What does lingwë mean anyway?

So, whether you've stumbled upon this blog by accident or were directed here by that subtle, yet so irresistable, urge to click a link somewhere — you're probably wondering about lingwë. I could say that this was about the hundredth name I tried for my blog and that I was beginning to become frustrated and desperate (which is true), but let's just set that aside for the moment. The word lingwë is Quenya. It means “fish”, as in Jason Fisher. And on top of that, it's roughly homophonic with lingua (“language” in Italian, from Latin), a nice bonus. It seemed a lucky coincidence to me, and quite à propos, since the vast majority of my posts are likely to revolve around two things: J.R.R. Tolkien and language/linguistics.

So. There you are: lingwë. At least it wasn't eorclanstanas, which I thought about using. Think how you'd feel having to type that!

Welcome. :)


  1. "Eorclanstanas" at least doesn't require the typing of a dieresis.

    Nice blog!

  2. At least you don't have to type the dieresis in my URL; and believe me, if I could have included it there, I would have. ;) Of course, Tolkien (maybe it was Christopher) wrote somewhere that the use of the dieresis over final —e in Quenya words was optional, meant only to clarify that the syllable was to be pronounced. I don't remember where I saw that, but it's in the corpus somewhere.

  3. Great blog, Jason, and one which I will surely bookmark for future browsing. In the meantime, I wanted to thank you for the thoughtful coverage in "Teaching Tolkien" (more comments there).

    Nice comments on lingwe ~ lingwë. For what it's worth, there are at least two places where JRRT gave license for leaving the diaeresis off of final vowels in Quenya:

    In LotR, App. E, "Vowels", he writes that "Final e is never mute or a mere sign of length as in English. To mark this final e it is often (but not consistently) written ë."

    In The Road Goes Ever On, in the first footnote to his analysis of Namárië, Tolkien clarifies that "[I]t is assumed that final e will be recognized always as a pronounced syllable; and ë has only been used to indicate that ië, ëa, ëo are disyllabic."

    I'm almost certain there's another reference in Letters, but a cursory hunts fails to disclose it. In any case, you clearly remembered correctly.

    All best, Marc

  4. Hi Marc. Yes, you’re right about App.E. I found that again much later but never came back to this first post and added the details. Like you, I can’t seem to find any mention of this is Letters, though I do seem to recall something else. Thanks especially for reminding me about the note in RGEO; that, I had not yet remembered. :)

    There are, however, also practical examples which serve as proof that the diaeresis is optional.
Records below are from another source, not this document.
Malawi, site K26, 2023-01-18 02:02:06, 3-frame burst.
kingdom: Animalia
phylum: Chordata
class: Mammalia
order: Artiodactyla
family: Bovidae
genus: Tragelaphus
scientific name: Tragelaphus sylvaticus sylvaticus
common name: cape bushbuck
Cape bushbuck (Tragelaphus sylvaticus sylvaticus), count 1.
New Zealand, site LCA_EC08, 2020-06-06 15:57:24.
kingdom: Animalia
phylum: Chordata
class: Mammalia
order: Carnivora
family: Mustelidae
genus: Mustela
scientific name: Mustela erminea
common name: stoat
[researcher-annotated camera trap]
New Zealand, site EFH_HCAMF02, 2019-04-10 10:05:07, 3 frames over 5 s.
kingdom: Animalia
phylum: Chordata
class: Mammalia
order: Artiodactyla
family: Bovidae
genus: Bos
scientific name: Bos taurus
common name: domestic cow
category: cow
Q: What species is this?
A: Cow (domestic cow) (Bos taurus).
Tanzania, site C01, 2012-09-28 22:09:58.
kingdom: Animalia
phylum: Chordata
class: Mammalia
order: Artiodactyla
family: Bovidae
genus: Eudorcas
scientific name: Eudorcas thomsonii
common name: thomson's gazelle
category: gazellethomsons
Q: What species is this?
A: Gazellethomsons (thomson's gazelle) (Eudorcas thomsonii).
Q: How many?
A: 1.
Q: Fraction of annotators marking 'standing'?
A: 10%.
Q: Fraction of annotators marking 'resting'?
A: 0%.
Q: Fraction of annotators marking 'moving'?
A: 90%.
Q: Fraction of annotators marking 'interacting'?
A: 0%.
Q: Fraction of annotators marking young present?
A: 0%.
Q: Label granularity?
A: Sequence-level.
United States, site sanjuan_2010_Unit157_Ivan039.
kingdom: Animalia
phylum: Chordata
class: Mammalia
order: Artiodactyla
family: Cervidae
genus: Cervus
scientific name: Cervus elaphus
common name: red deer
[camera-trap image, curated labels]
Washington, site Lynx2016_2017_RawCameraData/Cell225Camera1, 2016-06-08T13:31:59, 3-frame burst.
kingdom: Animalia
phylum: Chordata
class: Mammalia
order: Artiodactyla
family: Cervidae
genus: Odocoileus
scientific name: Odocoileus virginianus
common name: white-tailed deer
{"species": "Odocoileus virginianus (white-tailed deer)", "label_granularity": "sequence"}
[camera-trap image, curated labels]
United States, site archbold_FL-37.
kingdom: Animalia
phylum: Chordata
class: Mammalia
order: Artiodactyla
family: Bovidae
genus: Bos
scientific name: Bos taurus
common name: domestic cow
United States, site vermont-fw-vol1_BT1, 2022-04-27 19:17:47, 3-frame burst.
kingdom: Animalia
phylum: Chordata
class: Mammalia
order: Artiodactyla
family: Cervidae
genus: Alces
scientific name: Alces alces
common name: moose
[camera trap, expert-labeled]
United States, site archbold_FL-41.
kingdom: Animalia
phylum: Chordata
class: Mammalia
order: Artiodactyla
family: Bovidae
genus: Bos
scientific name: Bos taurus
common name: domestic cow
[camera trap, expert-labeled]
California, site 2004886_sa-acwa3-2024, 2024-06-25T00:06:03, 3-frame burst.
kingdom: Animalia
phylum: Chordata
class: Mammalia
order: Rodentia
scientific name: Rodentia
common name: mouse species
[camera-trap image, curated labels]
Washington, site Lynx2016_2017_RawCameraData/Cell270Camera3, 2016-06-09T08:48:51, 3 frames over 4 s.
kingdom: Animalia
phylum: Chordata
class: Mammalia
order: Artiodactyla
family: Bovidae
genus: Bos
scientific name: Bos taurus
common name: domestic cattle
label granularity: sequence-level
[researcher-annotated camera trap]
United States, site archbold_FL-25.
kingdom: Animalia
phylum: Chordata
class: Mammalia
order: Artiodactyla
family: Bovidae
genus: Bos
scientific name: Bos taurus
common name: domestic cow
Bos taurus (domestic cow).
Also in App.E, but in Part II, Tolkien gives several letter names for tengwar without final diaeresis (e.g., quesse, ungwe, thúle, et al.).

  5. Ah, I think I have it. In discussing the name Fëanor in the eponymous ‘Shibboleth,’ Tolkien observes that “ë is only a device of transcription, not needed in the original” (PM:343). Granted, this refers to an example of word-medial diaeresis, but the principle is the same. In any case, I'm pretty sure this is the source I was trying to recall the other day.

    Good point about the Tengwar letter names in App.E. Now that you point them out, though, isn't it interesting that these forms as such don't recur elsewhere in LotR? Granted, several of them turn up again in Tolkien's ‘Words, Phrases and Passages in various tongues in The Lord of the Rings’ (PE17:123-124), but they all have the same final -e. This makes me wonder whether, had “Ungwe Liante the great spider who enmeshes” (BLT1:152) been a more contemporary source, Hammond and Scull might not have been tempted to regularize ungwe to ungwë? For what it's worth, there's a parallel example in linte > lintë in Namárië (Reader's Companion, p.341), a change made with Tolkien's blessing.

  6. Oops, the form in The Book of Lost Tales, Part 1, is actually “Ungwë Lianti“ (i.e., with -ë on the first word, and -i on the second). Sorry for any confusion.

  7. A good find. And the source I think I was struggling to recall, two years ago, when I wrote “maybe it was Christopher” might have been this passage from the foreword to The Peoples of Middle-earth: “In his late texts he seldom used the diaeresis (as in Finwë) [...]”

    In any event, it is very clear that the diaeresis was not really necessary. Still, for the sake of regularity, I always use it (except in cases, such as the tengwar letter names, where Tolkien’s habit was the reverse).